# What is WTA juice?



## Spongebob (26/2/18)

And where do i find some? Does it Really work better to help curb cravings???  

Sent from my MI 4W using Tapatalk


----------



## Halfdaft (26/2/18)

Following because I wanna know now as well.


----------



## Rob Fisher (26/2/18)



Reactions: Like 1 | Thanks 1 | Informative 2


----------



## daniel craig (26/2/18)

I believe the extraction process is dangerous which is why people refrain from using WTA liquids.

NETs are different from WTA in the way they are made and therefore contain only miniscule amounts of WTA.

According to an online post: "Some NET methods can actually extract a significant portion of the alkaloids in tobacco, at a cost of extremely low concentration and purity. While it could be possible to concentrate such a result (not advisable), depending upon the solvent (PG and VG would obviously be more difficult than water,) all of the co-extracted material would also concentrate, making it unpleasant to vape, at best. Simple filtration is not able to remedy that.

Most extraction methods that can get a high level of purity deal with such things as combustible, extremely high-pressure, poisonous, and/or corrosive solvents, and having to completely remove them from the solution without leaving any byproducts, as well as handling the concentrated alkaloids. There are a myriad of potential problems that an amateur would not even know to think of in most of the processes, making them necessarily hazardous."

## Stated exercise 1
Edit the recorded data rows from the very first line down to the line containing "(332, 106), (348, 113)", swapping "endpoint" for "service" and leaving everything else unchanged.
The forum thread above and the rows that come next have nothing to do with each other.

[Recorded data]

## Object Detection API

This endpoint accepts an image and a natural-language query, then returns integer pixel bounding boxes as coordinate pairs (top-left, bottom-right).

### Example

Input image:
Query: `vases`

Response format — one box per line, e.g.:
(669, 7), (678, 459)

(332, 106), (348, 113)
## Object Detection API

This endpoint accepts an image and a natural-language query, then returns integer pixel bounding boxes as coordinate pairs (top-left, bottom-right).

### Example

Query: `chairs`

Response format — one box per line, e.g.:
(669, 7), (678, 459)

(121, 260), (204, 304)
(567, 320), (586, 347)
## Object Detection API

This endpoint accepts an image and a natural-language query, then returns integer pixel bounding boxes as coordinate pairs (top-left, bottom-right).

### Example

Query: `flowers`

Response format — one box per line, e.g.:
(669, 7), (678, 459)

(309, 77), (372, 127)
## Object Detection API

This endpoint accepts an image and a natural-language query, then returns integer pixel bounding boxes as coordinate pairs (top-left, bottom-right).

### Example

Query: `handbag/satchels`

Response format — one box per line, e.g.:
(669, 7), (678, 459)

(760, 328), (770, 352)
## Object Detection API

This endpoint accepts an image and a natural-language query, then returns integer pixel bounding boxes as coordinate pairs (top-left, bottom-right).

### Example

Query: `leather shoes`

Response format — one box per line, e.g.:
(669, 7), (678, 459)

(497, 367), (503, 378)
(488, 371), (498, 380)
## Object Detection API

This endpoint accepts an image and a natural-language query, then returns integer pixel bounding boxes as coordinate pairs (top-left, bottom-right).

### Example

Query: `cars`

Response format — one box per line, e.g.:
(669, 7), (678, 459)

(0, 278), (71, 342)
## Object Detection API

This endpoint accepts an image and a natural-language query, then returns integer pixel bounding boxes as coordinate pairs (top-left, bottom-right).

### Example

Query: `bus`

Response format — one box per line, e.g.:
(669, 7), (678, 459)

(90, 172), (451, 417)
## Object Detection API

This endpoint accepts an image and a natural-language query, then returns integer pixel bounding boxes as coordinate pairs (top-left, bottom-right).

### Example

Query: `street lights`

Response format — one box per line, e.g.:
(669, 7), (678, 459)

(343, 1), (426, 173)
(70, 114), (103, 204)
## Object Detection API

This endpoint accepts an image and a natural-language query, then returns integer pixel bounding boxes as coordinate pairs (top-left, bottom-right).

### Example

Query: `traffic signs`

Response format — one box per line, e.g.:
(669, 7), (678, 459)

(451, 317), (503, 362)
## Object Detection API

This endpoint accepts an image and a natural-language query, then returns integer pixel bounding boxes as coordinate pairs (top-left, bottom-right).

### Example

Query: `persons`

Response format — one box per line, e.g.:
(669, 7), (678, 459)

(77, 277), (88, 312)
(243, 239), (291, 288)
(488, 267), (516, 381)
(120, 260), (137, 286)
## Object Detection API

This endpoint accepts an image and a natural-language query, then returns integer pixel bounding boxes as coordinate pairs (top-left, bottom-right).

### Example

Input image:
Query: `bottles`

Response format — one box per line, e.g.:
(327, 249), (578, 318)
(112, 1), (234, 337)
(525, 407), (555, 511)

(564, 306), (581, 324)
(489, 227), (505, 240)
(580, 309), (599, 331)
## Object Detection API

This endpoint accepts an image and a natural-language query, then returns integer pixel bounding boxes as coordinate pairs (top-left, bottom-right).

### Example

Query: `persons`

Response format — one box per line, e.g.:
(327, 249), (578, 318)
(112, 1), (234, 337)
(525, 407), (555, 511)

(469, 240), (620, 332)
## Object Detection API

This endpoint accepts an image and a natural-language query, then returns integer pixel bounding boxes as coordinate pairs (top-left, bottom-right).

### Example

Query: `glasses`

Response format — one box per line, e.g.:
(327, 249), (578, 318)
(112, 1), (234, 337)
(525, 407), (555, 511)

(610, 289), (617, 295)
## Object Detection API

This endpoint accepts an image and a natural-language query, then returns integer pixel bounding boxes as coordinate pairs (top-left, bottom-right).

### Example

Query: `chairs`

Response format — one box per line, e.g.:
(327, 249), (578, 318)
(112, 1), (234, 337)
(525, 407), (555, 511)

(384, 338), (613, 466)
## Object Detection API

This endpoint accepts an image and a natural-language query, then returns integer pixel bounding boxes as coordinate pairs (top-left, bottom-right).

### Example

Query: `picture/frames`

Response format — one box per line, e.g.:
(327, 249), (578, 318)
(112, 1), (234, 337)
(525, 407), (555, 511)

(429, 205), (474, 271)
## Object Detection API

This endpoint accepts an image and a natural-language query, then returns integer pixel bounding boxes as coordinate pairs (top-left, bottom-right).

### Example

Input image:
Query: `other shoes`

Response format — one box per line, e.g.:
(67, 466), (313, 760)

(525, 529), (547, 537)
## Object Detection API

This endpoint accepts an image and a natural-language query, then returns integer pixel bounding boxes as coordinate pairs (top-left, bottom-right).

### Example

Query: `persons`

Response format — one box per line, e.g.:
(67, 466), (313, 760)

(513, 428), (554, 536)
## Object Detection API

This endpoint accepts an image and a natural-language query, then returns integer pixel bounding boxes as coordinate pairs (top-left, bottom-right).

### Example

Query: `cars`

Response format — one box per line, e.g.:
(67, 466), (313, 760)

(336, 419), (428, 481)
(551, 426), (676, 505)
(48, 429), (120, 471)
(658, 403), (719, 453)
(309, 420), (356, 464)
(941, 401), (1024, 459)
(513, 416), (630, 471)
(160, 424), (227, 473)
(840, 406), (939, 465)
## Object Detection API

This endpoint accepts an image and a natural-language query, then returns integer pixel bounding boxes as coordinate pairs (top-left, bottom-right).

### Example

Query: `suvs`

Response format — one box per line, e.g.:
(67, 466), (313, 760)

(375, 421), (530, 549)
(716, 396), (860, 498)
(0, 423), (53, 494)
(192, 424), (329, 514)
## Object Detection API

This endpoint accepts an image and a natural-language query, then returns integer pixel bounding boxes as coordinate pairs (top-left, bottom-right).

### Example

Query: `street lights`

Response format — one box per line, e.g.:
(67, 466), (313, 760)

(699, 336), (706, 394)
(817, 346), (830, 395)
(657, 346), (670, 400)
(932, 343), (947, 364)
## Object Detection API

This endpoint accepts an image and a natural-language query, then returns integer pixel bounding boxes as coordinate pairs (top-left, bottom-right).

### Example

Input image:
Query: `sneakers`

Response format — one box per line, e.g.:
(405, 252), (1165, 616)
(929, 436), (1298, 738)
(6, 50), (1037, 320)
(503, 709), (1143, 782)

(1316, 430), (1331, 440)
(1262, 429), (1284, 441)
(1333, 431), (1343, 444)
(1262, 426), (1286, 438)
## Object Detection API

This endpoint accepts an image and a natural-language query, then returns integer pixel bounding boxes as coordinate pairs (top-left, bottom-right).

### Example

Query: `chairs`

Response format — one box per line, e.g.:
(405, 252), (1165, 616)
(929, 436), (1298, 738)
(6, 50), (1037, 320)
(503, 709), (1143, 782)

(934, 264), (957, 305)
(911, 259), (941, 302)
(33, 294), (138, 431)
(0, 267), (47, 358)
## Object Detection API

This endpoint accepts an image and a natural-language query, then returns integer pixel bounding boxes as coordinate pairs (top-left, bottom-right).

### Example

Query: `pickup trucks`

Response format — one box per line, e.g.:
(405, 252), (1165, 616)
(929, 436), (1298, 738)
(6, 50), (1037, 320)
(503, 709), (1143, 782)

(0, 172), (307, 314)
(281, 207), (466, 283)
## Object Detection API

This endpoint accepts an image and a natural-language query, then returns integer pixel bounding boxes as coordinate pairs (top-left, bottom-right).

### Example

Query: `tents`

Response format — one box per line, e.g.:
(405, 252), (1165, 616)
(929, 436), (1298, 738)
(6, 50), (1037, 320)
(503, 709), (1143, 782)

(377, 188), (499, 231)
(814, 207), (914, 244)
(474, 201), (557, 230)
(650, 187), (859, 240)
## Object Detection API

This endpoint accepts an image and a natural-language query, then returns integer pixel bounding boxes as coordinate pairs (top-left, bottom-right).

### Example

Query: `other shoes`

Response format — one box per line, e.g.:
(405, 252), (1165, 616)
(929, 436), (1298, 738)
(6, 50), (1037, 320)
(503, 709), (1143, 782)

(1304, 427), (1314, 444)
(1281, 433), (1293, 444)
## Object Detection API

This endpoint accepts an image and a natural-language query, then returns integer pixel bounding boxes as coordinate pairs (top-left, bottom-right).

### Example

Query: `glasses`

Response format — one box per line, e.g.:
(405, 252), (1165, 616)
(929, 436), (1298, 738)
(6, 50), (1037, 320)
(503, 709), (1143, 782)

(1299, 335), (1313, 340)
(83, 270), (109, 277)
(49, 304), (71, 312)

## Stated exercise 2
Continue the forum thread about WTA juice from the point where it stops.

## Written answer 1
## Object Detection API

This service accepts an image and a natural-language query, then returns integer pixel bounding boxes as coordinate pairs (top-left, bottom-right).

### Example

Input image:
Query: `vases`

Response format — one box per line, e.g.:
(669, 7), (678, 459)

(332, 106), (348, 113)

## Written answer 2
Reactions: Thanks 1 | Informative 1


----------



## daniel craig (26/2/18)

Rob Fisher said:


> View attachment 123951


I heard its Dangerous stuff. Maybe @method1 can give some insight on WTA


----------



## Spongebob (26/2/18)

Then why is it advertised all over ECF as a more effective way to quit???  

Sent from my MI 4W using Tapatalk


----------



## Halfdaft (26/2/18)

Spongebob said:


> Then why is it advertised all over ECF as a more effective way to quit???
> 
> Sent from my MI 4W using Tapatalk


One reason for most stuff being promoted like that: money.

Reactions: Agree 1


----------



## daniel craig (26/2/18)

Spongebob said:


> Then why is it advertised all over ECF as a more effective way to quit???
> 
> Sent from my MI 4W using Tapatalk


It used to be banned on ECF before if I remember correctly.


----------



## Halfdaft (26/2/18)

This sounds suspiciously like Alterna...


----------



## method1 (27/2/18)

daniel craig said:


> I heard its Dangerous stuff. Maybe @method1 can give some insight on WTA



I don't know too much about it so I asked Fear who is a seasoned tobacco pro.
Below is an excerpt from our conversation:

"WTA has been around for years, there were only a few vendors offering it due to health concerns. 
There was but nothing scientifically founded. WTA was always recommended for those smokers that nicotine did not completely satisfy.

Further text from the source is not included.